**TO-DO LIST:**
• a. Name every person mentioned by name in the Seahawks draft article.
• b. From the Seahawks draft article, reproduce the passage that begins with the words containing "Schneider said each" and ends with "132 and 142.".

**TEXT EXCERPT:**

If the Seahawks got a lot of work done on Day 1 of the NFL draft — selecting TCU defensive end L.J. Collier and making two trades — they also created a lot more work for themselves the rest of the way.
Not that anyone was complaining about now having to decide on a lot more players to pick in the final two days of the draft.
Seattle’s ability to turn five picks into nine for the draft while still getting a valued player in the first round was about the best the team felt it could have hoped for.
“Want to be able to give us the flexibility to be able to do what we wanted throughout the whole draft, not just the first round,” Seahawks general manager John Schneider of his hope entering the day to get more picks.
“You’ve got to remember, the first round is like everybody knows all the players and we talk about it for months. It’s entertainment. And that’s cool. It’s what we do, but that’s not necessarily the meat of the draft.”
The Seahawks were able to get four more picks thanks to trades with the Packers and Giants, moving down nine spots the first time to get two additional picks, and then seven spots the next time to again get two more picks.
Schneider said each trade involved a lot of persistence, but especially the move with the Giants, who used the 30th pick to take cornerback DeAndre Baker. For moving down from 30 to 37, Seattle got pick Nos. 132 and 142.

Excerpts of spatial question data

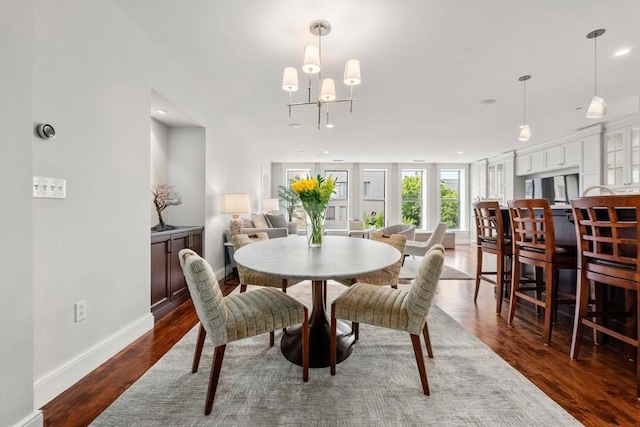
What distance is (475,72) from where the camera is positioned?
2887 millimetres

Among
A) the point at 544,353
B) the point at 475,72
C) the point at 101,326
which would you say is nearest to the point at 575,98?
the point at 475,72

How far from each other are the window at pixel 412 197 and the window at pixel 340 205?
177 centimetres

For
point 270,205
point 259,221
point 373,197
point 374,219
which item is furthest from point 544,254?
point 373,197

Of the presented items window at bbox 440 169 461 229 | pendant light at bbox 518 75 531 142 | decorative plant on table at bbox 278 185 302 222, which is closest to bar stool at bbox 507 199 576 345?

**ANSWERS BY TASK:**
• a. L.J. Collier, John Schneider, DeAndre Baker

• b.
Schneider said each trade involved a lot of persistence, but especially the move with the Giants, who used the 30th pick to take cornerback DeAndre Baker. For moving down from 30 to 37, Seattle got pick Nos. 132 and 142.